Psychology Department, University of Michigan, College of Literature, Science, and the Arts, Ann Arbor.
J Gerontol A Biol Sci Med Sci. 2018 Nov 10;73(12):1695-1700. doi: 10.1093/gerona/glx235.
Decrements in instrumental activities (IADL) have been observed in the prodromal phase of dementia. Given the long predementia stage in neurodegenerative diseases, it has been proposed that subtle functional changes may precede clinical IADL impairment. Incorporating more challenging advanced ADLs (eg, volunteer work) into the assessment process may increase the sensitivity of functional measures, thus expanding the window for monitoring or interventions.

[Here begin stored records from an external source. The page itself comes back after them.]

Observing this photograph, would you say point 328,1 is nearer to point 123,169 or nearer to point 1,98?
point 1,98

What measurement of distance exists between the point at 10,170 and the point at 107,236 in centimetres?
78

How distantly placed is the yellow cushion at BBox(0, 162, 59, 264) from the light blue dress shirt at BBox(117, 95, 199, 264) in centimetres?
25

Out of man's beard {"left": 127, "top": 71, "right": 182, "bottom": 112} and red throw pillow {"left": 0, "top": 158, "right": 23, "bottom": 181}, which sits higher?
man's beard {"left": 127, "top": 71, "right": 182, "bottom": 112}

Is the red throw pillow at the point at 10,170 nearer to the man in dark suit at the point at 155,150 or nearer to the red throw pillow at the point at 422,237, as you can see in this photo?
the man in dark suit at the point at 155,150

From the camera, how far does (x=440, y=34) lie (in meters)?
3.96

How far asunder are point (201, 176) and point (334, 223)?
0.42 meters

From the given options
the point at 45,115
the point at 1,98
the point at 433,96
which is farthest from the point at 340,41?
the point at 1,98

Longitudinal cohort study was used (follow-ups, 18-24 month), with subjects aged 60 and older (n = 3,635). To elucidate the relationship between cognitive ability and functional status we employed an IADL scale with an extended range (ADL-extended; includes IADL but also more challenging advanced ADLs) that meets item response theory properties of dimensionality, monotonicity, and item hierarchy. Procedures involved (a) a dynamic change model employed to inspect the temporal relationship between ADL-extended and cognitive status and (b) Cox proportional hazards to assess the risk of incident dementia based on ADL-extended scores.

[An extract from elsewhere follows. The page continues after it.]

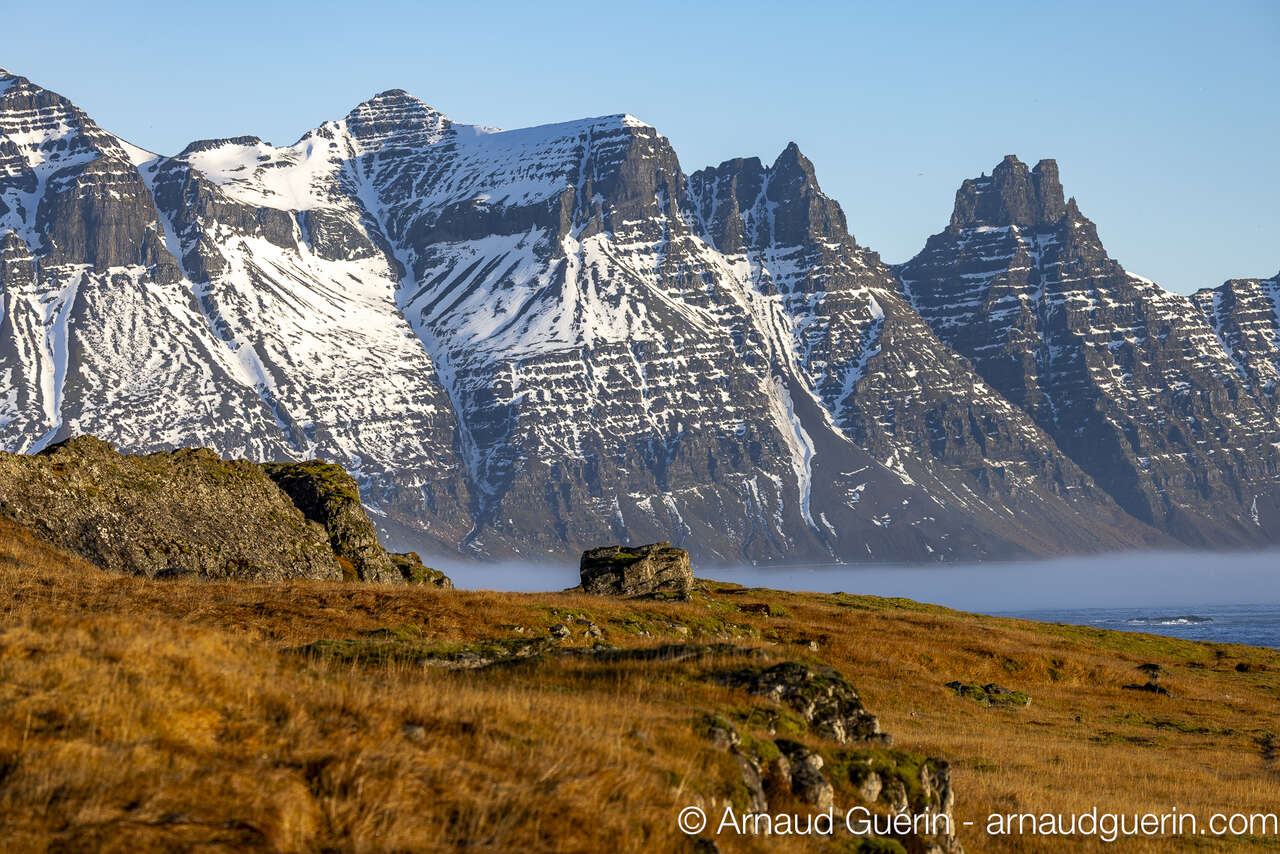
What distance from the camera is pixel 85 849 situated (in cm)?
1238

Growth curve modeling: baseline ADL-extended was significantly associated with all four cognitive domains investigated. Worse baseline ADL-extended was associated with more rapid declines in speed/executive function, and worse baseline memory was associated with more rapid declines in ADL-extended; a concurrent association was found for language and ADL-extended. Cox model: the risk of dementia was decreased for each additional ADL-extended item endorsed (hazard ratio [HR], 0.85; 95% confidence interval = 0.81-0.90).
An increased risk of dementia could be observed in the ADL-extended items, which reflects an area of the functional continuum beyond IADL competencies.
在痴呆症的前驱期已经观察到工具性日常生活活动(IADL)的减少。鉴于神经退行性疾病的前期痴呆阶段较长,有人提出,细微的功能变化可能先于临床 IADL 损害。将更具挑战性的高级日常生活活动(如志愿工作)纳入评估过程中可能会提高功能测量的敏感性,从而扩大监测或干预的窗口期。
我们使用了一项纵向队列研究(随访时间为 18-24 个月),纳入了年龄在 60 岁及以上的受试者(n=3635)。为了阐明认知能力与功能状态之间的关系,我们使用了具有扩展范围的 IADL 量表(ADL-扩展;包括 IADL,但也包括更具挑战性的高级日常生活活动),该量表符合维度、单调性和项目层次的项目反应理论特性。研究程序包括:(a)采用动态变化模型来检查 ADL-扩展和认知状态之间的时间关系;(b)使用 Cox 比例风险模型根据 ADL-扩展评分评估痴呆的发病风险。
增长曲线建模:基线 ADL-扩展与我们研究的四个认知领域均显著相关。基线 ADL-扩展较差与速度/执行功能的下降速度更快有关,而基线记忆较差与 ADL-扩展的下降速度更快有关;语言和 ADL-扩展之间存在同时关联。Cox 模型:每增加一个 ADL-扩展项目,痴呆的风险就会降低(风险比[HR],0.85;95%置信区间=0.81-0.90)。
在 ADL-扩展项目中可以观察到痴呆的风险增加,这反映了功能连续体中超越 IADL 能力的一个领域。